--- DOCUMENT TEXT ---
The Buffalo Tribune had the fortunate opportunity to interview maverick MLA Drew Barnes. Check out an abridged account of the interview (or the video itself) below:
Mr. Barnes, when it comes to representation, you don’t drink the 'party Kool-Aid.' Why is this?
For me, it’s clear that free enterprise, fiscal conservatism and family values make us the freest and most prosperous place in the world. We need to trust local communities and free enterprise to create wealth for all Albertans. That’s where my message lies. I try hard to stay in touch with the interests of my constituents in Cypress-Medicine Hat, which I represent; this is easy because our values and my values line up easily. I’m also not part of Cabinet, and although I'm elected under the same banner as Kenney, my job is to make Alberta free and prosperous, and to help those in Cypress Medicine Hat to share in this vision. If the [Alberta] government should create problems and oppose this vision, my job is to help my constituents [first].
How do you think the 2020 election in the US will affect Alberta’s relationship with the US going forward. For example, our trade relations, or our energy sector. Montana is right next door to your district, after all.
As you know, Medicine Hat is 'Gas City.' If Biden ends up being victorious, he's pledged to not allow Keystone to go ahead, and this means thousands of jobs in Alberta won’t be developed; that’s a big concern. Trump’s been more pro-free enterprise overall. I think that just like Trump, we need to put ourselves [Alberta] first. With Japan and China crying out for natural gas and oil, we should be prioritizing getting these places off coal and onto natural gas. And yet, here in Canada, we’re bottlenecked by Ottawa, which doesn’t have direct control over our resources. They've found out how to fiddle in our ballpark through carbon taxes (under Trudeau and the [Alberta] NDP through Notley) and Bill C-69, whereby emissions have to be counted against a project. Yesterday, Trudeau passed a bill about zero emissions by 2050. Again, this gives them further license to 'play in our ballpark.'
You’ve been under scrutiny for wanting Alberta to come first. As a result, you've gotten criticism from the NDP for bringing up issues pertaining to referendums.

--- REQUIRED ACTION A ---
In the interview with Drew Barnes, which constituency does Barnes say he represents?
--- REQUIRED ACTION B ---
Go on with the interview with Drew Barnes, picking up after its final sentence.
The listing plays no part in this work.

--- EXCERPTED DATA ---
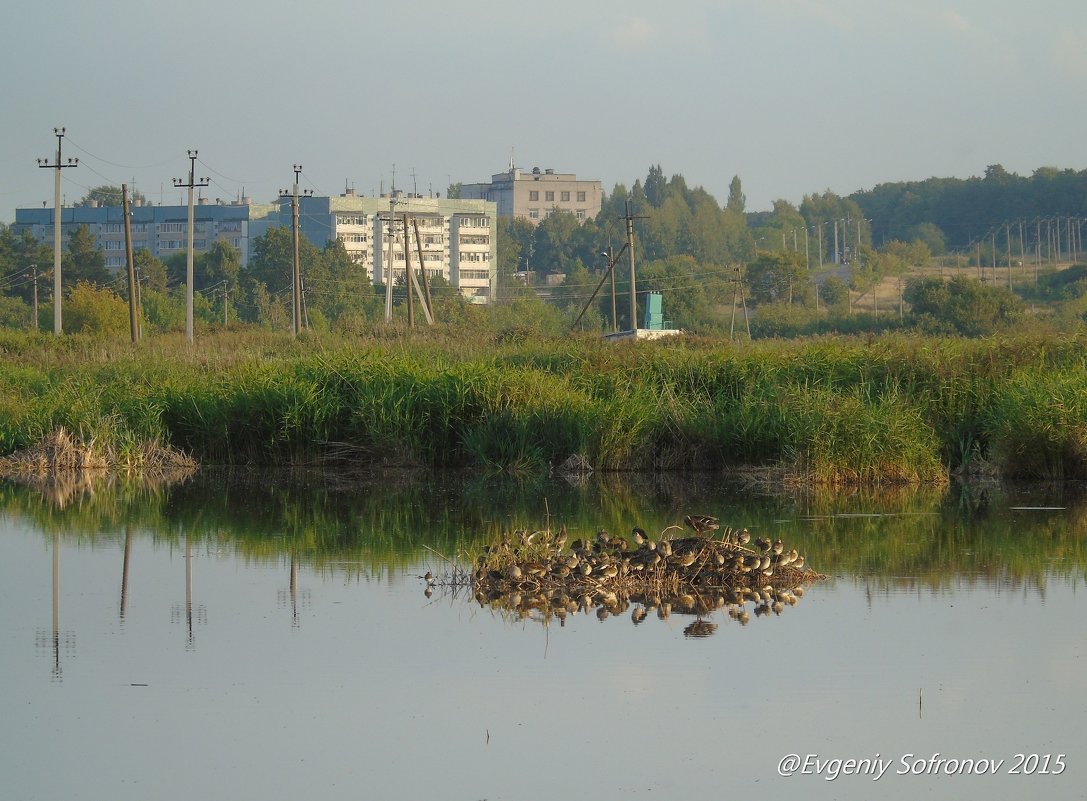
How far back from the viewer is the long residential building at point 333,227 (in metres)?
138

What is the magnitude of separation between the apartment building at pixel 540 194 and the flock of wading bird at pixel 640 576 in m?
178

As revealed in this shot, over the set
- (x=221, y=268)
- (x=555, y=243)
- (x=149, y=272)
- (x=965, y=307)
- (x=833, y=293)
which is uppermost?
(x=555, y=243)

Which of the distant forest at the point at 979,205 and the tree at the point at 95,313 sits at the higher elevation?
the distant forest at the point at 979,205

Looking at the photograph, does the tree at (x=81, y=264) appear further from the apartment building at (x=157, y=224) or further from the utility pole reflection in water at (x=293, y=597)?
the utility pole reflection in water at (x=293, y=597)

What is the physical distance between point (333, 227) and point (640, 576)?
427 ft

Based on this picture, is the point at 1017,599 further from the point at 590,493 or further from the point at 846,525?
the point at 590,493

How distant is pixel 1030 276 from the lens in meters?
103

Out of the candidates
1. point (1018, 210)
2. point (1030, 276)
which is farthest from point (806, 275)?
point (1018, 210)

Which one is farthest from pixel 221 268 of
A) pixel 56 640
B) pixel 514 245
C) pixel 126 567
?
pixel 56 640

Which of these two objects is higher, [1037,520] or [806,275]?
[806,275]

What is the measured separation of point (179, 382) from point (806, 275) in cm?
7821

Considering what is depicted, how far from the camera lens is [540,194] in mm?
189500

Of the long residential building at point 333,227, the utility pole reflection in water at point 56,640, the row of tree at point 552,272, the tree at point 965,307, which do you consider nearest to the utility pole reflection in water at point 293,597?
the utility pole reflection in water at point 56,640

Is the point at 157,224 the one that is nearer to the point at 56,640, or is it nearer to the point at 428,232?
the point at 428,232
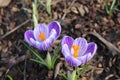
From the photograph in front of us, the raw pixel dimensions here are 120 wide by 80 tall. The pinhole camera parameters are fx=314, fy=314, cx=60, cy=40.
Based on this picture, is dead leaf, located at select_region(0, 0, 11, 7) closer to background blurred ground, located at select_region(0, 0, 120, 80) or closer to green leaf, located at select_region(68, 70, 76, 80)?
background blurred ground, located at select_region(0, 0, 120, 80)

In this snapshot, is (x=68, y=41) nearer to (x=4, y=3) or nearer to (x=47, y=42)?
(x=47, y=42)

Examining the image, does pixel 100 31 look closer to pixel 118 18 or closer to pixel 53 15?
pixel 118 18

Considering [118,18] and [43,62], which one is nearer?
[43,62]

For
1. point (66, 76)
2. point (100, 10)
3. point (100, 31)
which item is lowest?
point (66, 76)

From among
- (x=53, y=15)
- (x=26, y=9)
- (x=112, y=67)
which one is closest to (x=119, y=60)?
(x=112, y=67)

--- EXPECTED ANSWER A ---
Cypress-Medicine Hat.

--- EXPECTED ANSWER B ---
The NDP opposition criticizes me for sticking up for Alberta first; they say Alberta should never consider anything but strong ties with Ottawa. That’s not what Albertans tell me; rather, my constituents tell me that we need a fair deal. Many have given up on Canada, due to the Laurentian elite who will never give us the constitutional reforms we need, from equitable representation to a reformed Senate. Do we give Canada loud signals and one more chance to offer us the end of equalization to Ottawa? 670 billion has left Alberta since 1960; that money could’ve gone far to help our families and free enterprise. The media and resources pick up my message and call me a separatist, but all I’m focused on is Alberta and Alberta families. We have brilliant risk takers, intelligent people, and great communities - but we've been weighed down by bad government policies.